▸ Task statement
Return every entry below exactly as written, minus the pictures.

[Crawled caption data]
>>
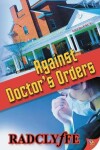 Book cover for Against Doctor's Orders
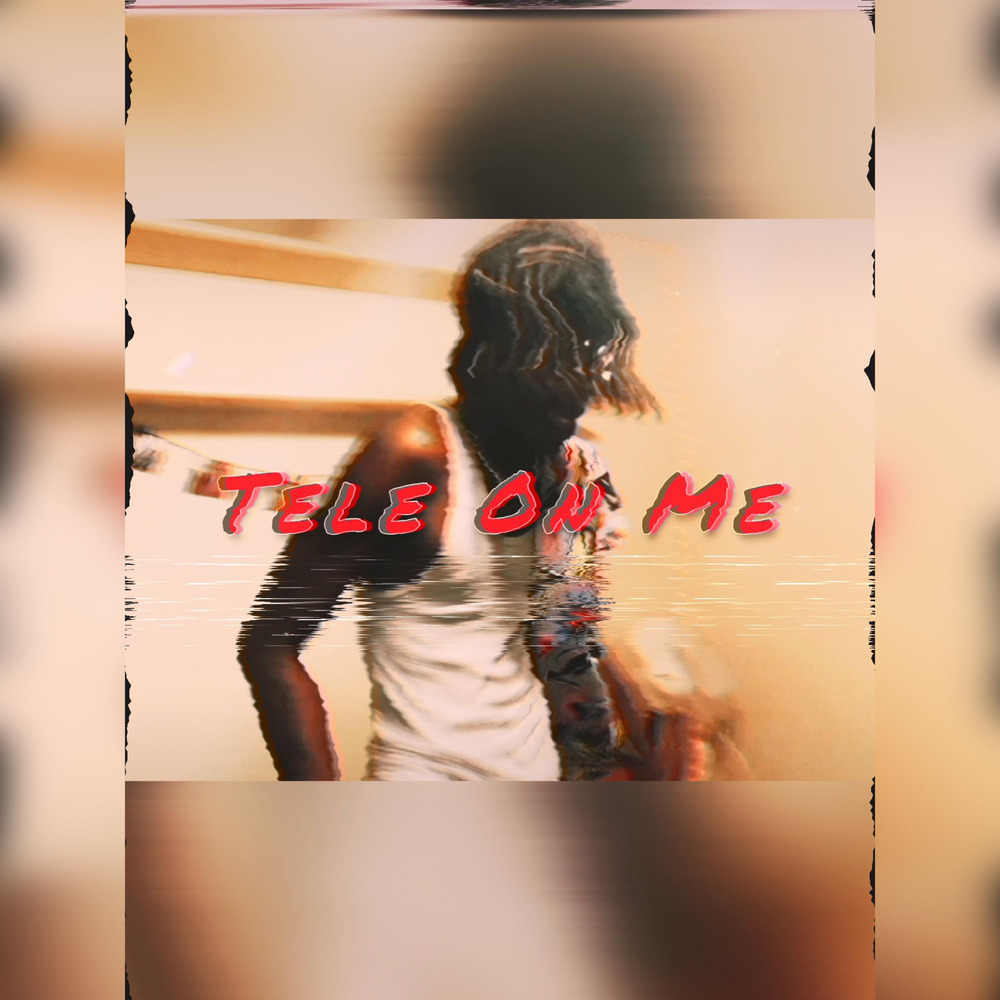 Tele On Me! (Explicit)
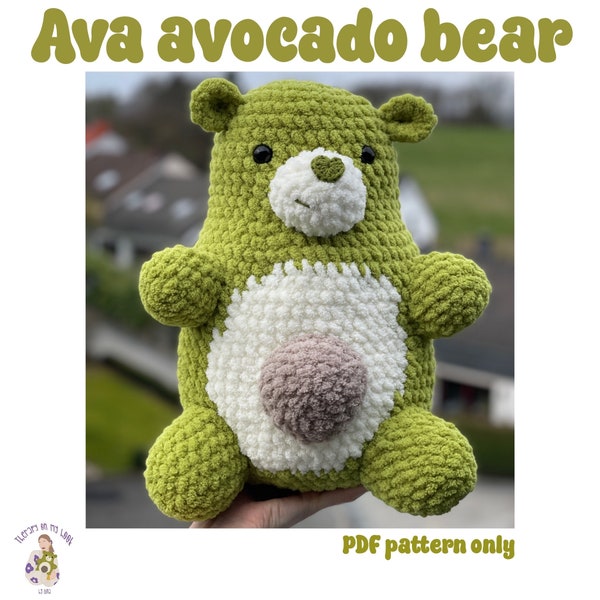 Crochet Pattern Ava Avocado Bear - amigurumi crochet plushie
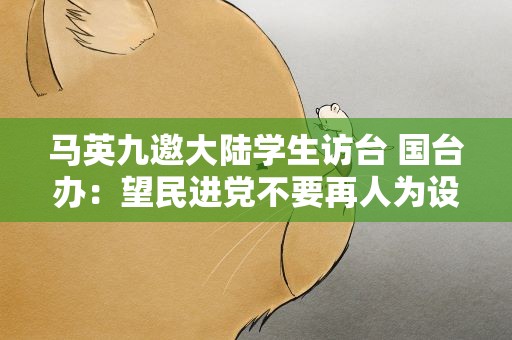 马英九邀大陆学生访台 国台办：望民进党不要再人为设障碍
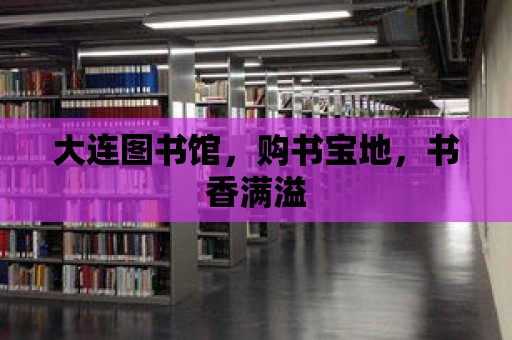 大連圖書館，購書寶地，書香滿溢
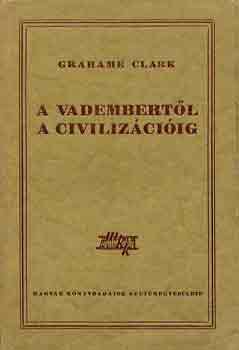 Grahame Clark - A vadembertl a civilizciig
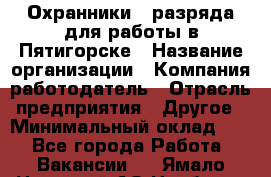 Охранники 4 разряда для работы в Пятигорске › Название организации ­ Компания-работодатель › Отрасль предприятия ­ Другое › Минимальный оклад ­ 1 - Все города Работа » Вакансии   . Ямало-Ненецкий АО,Ноябрьск г.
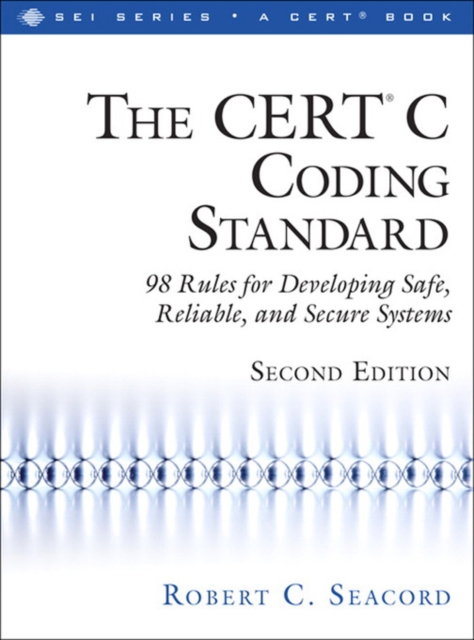 CERT(R) C Coding Standard, Second Edition, The : 98 Rules for Developing Safe, Reliable, and Secure Systems, PDF eBook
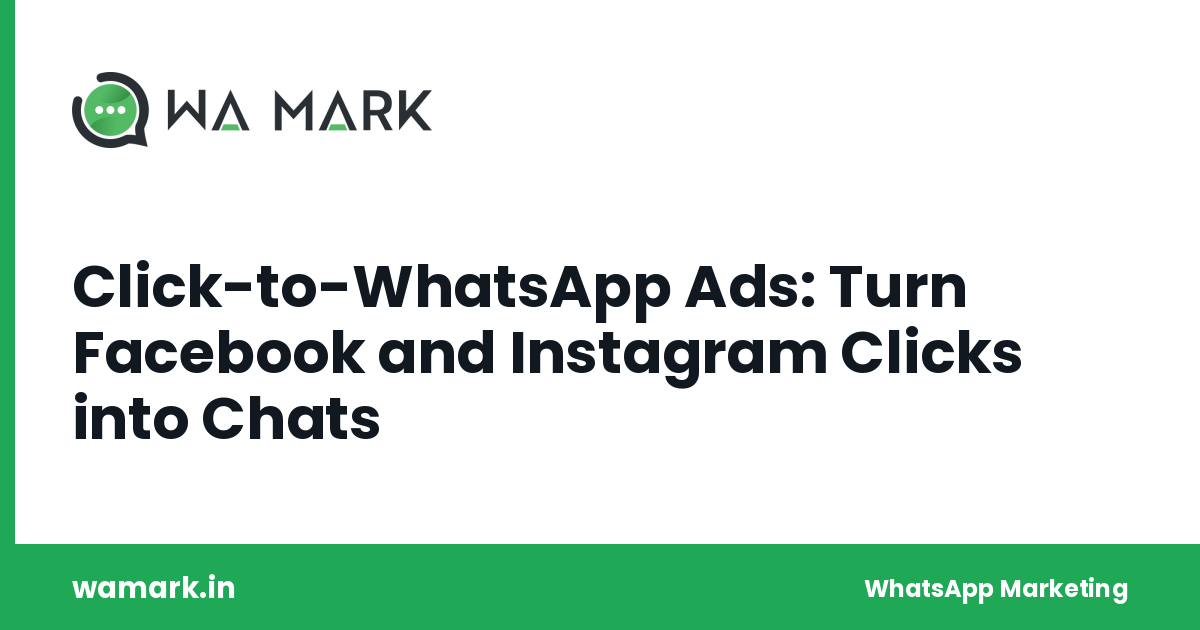 Click-to-WhatsApp Ads: Turn Facebook and Instagram Clicks into Chats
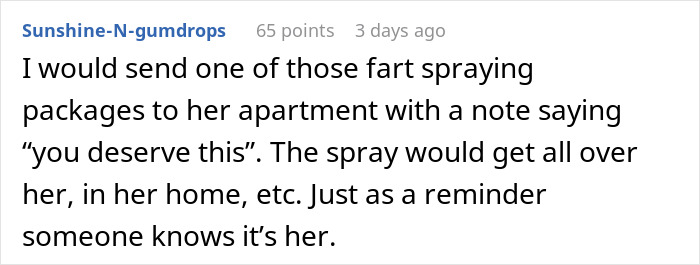 Comment suggesting sending fart spray packages to stop neighbor stealing packages with a note as a reminder. Comment suggesting sending fart spray packages to stop neighbor stealing packages with a note as a reminder.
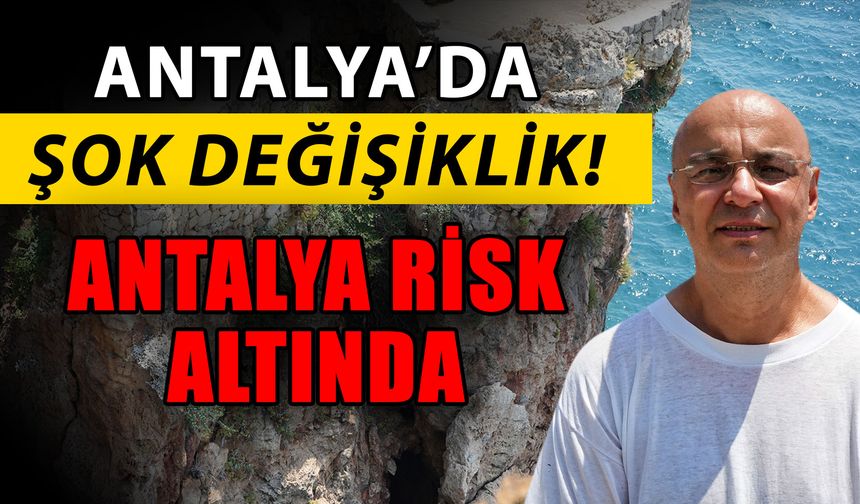Antalya’da şok değişiklik! Antalya risk altında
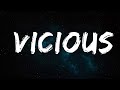 Bohnes - Vicious (Lyrics)  | 25 MIN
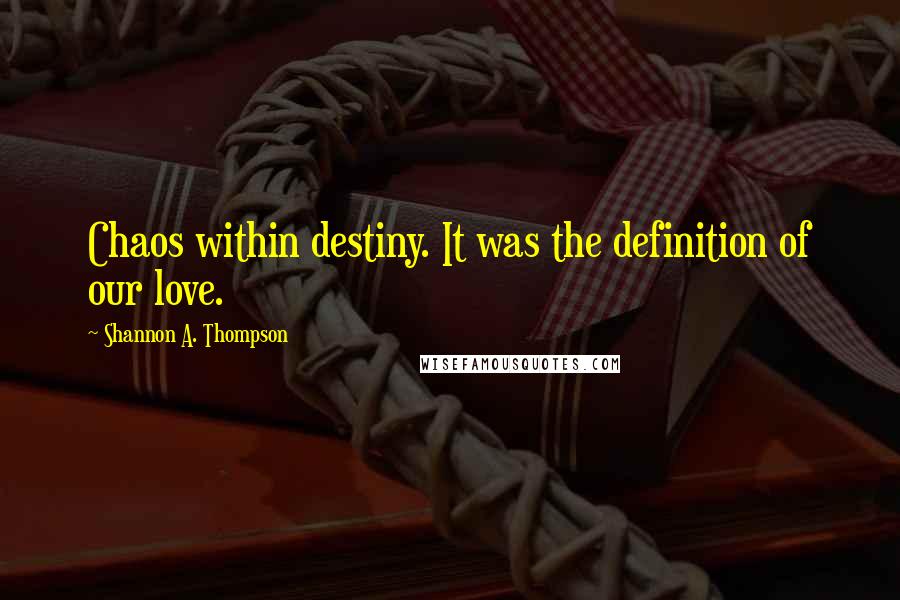 Shannon A. Thompson Quotes: Chaos within destiny. It was the definition of our love.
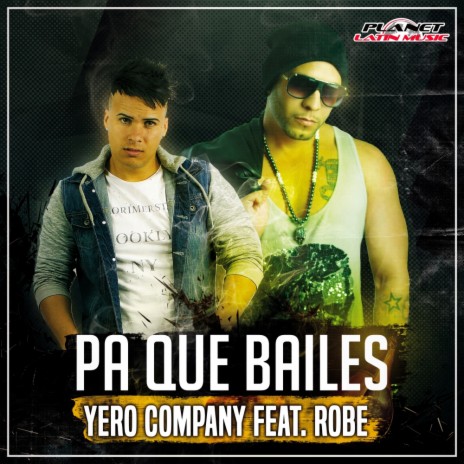 Pa Que Bailes (Original Mix) ft. Robe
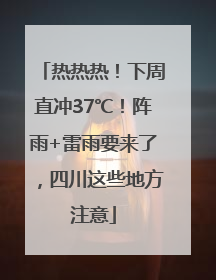 热热热！下周直冲37℃！阵雨+雷雨要来了，四川这些地方注意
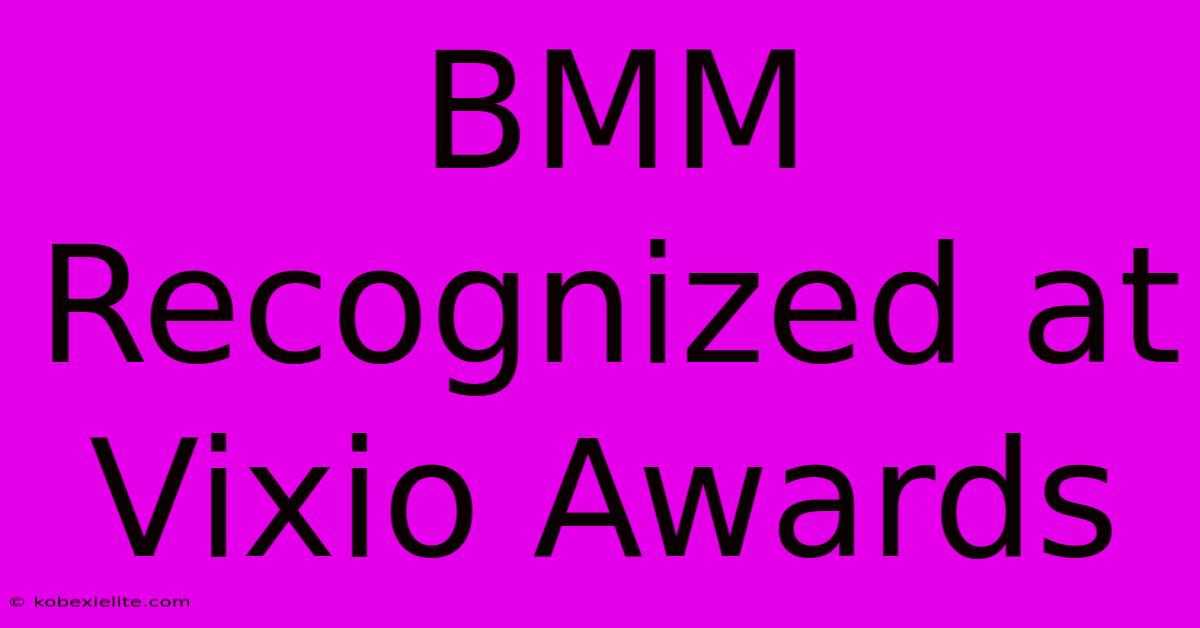 BMM Recognized At Vixio Awards BMM Recognized At Vixio Awards
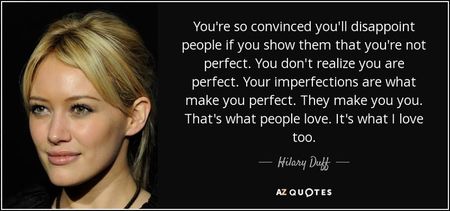 quote-you-re-so-convinced-you-ll-disappoint-people-if-you-show-them-that-you-re-not-perfect-hilary-d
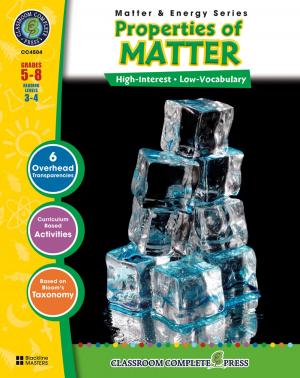 Cover of the book Properties of Matter Gr. 5-8 by Erika Gasper-Gombatz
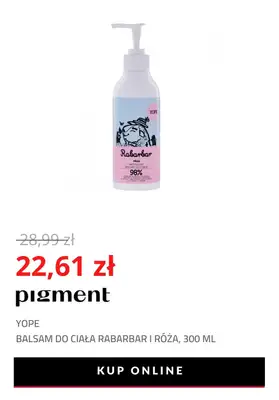 Drogeria Pigment - gazetka promocyjna -22% na produkty Yope od poniedziałku 08.11 do niedzieli 14.11 - strona 4 Drogeria Pigment - gazetka promocyjna -22% na produkty Yope od poniedziałku 08.11 do niedzieli 14.11 - strona 4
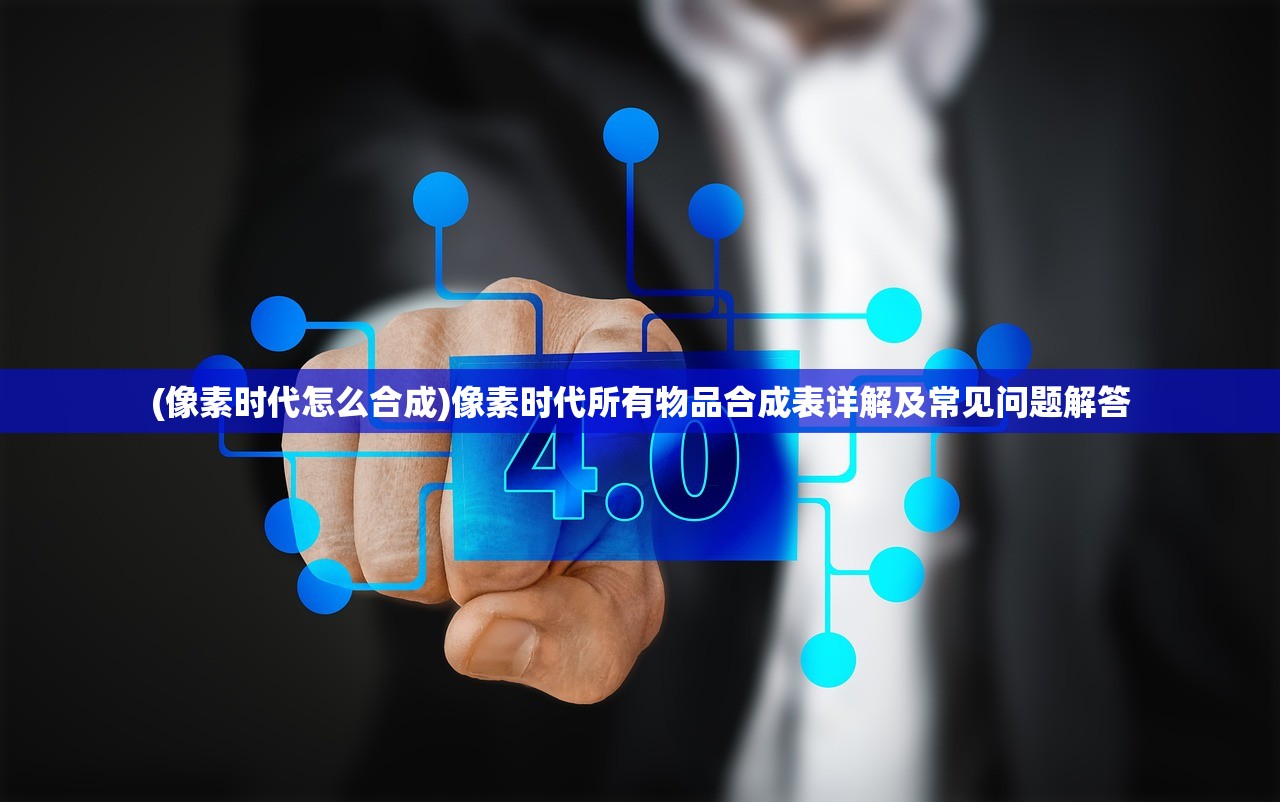 (像素时代怎么合成)像素时代所有物品合成表详解及常见问题解答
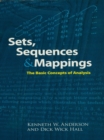 Image for Sets, sequences and mappings: the basic concepts of analysis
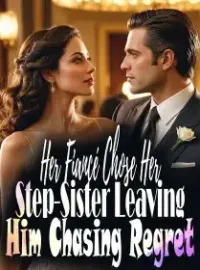 Her Fiancé Chose Her Step-Sister, Leaving Him Chasing Regret Novel Cover
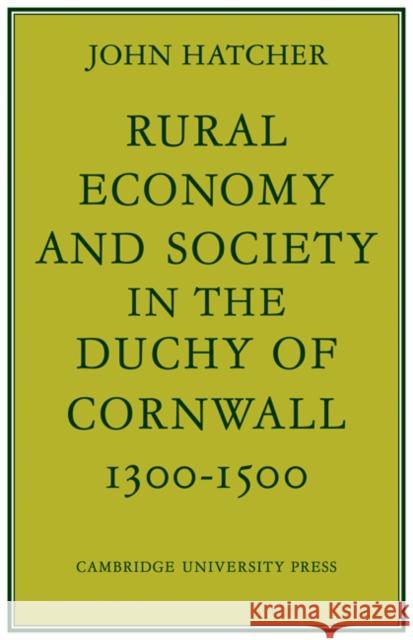 Rural Economy and Society in the Duchy of Cornwall 1300-1500 John Hatcher 9780521085502 CAMBRIDGE UNIVERSITY PRESS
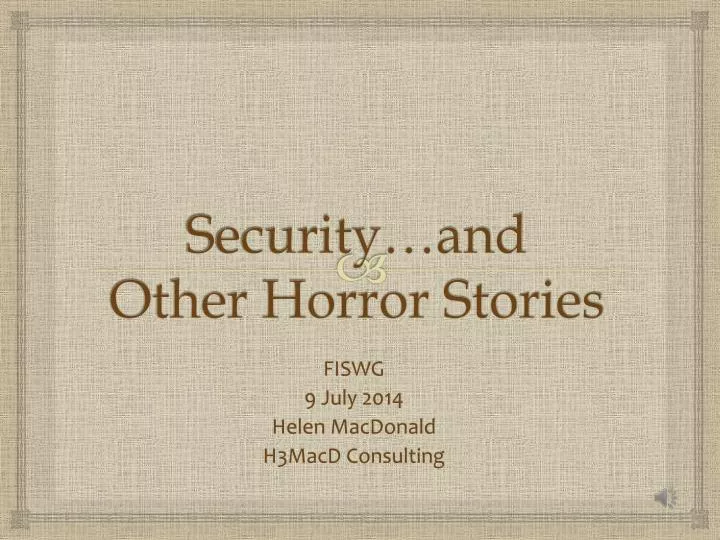 security and other horror stories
<<
▸ Output below
 Book cover for Against Doctor's Orders
 Tele On Me! (Explicit)
 Crochet Pattern Ava Avocado Bear - amigurumi crochet plushie
 马英九邀大陆学生访台 国台办：望民进党不要再人为设障碍
 大連圖書館，購書寶地，書香滿溢
 Grahame Clark - A vadembertl a civilizciig
 Охранники 4 разряда для работы в Пятигорске › Название организации ­ Компания-работодатель › Отрасль предприятия ­ Другое › Минимальный оклад ­ 1 - Все города Работа » Вакансии   . Ямало-Ненецкий АО,Ноябрьск г.
 CERT(R) C Coding Standard, Second Edition, The : 98 Rules for Developing Safe, Reliable, and Secure Systems, PDF eBook
 Click-to-WhatsApp Ads: Turn Facebook and Instagram Clicks into Chats
 Comment suggesting sending fart spray packages to stop neighbor stealing packages with a note as a reminder. Comment suggesting sending fart spray packages to stop neighbor stealing packages with a note as a reminder.
Antalya’da şok değişiklik! Antalya risk altında
 Bohnes - Vicious (Lyrics)  | 25 MIN
 Shannon A. Thompson Quotes: Chaos within destiny. It was the definition of our love.
 Pa Que Bailes (Original Mix) ft. Robe
 热热热！下周直冲37℃！阵雨+雷雨要来了，四川这些地方注意
 BMM Recognized At Vixio Awards BMM Recognized At Vixio Awards
 quote-you-re-so-convinced-you-ll-disappoint-people-if-you-show-them-that-you-re-not-perfect-hilary-d
 Cover of the book Properties of Matter Gr. 5-8 by Erika Gasper-Gombatz
 Drogeria Pigment - gazetka promocyjna -22% na produkty Yope od poniedziałku 08.11 do niedzieli 14.11 - strona 4 Drogeria Pigment - gazetka promocyjna -22% na produkty Yope od poniedziałku 08.11 do niedzieli 14.11 - strona 4
 (像素时代怎么合成)像素时代所有物品合成表详解及常见问题解答
 Image for Sets, sequences and mappings: the basic concepts of analysis
 Her Fiancé Chose Her Step-Sister, Leaving Him Chasing Regret Novel Cover
 Rural Economy and Society in the Duchy of Cornwall 1300-1500 John Hatcher 9780521085502 CAMBRIDGE UNIVERSITY PRESS
 security and other horror stories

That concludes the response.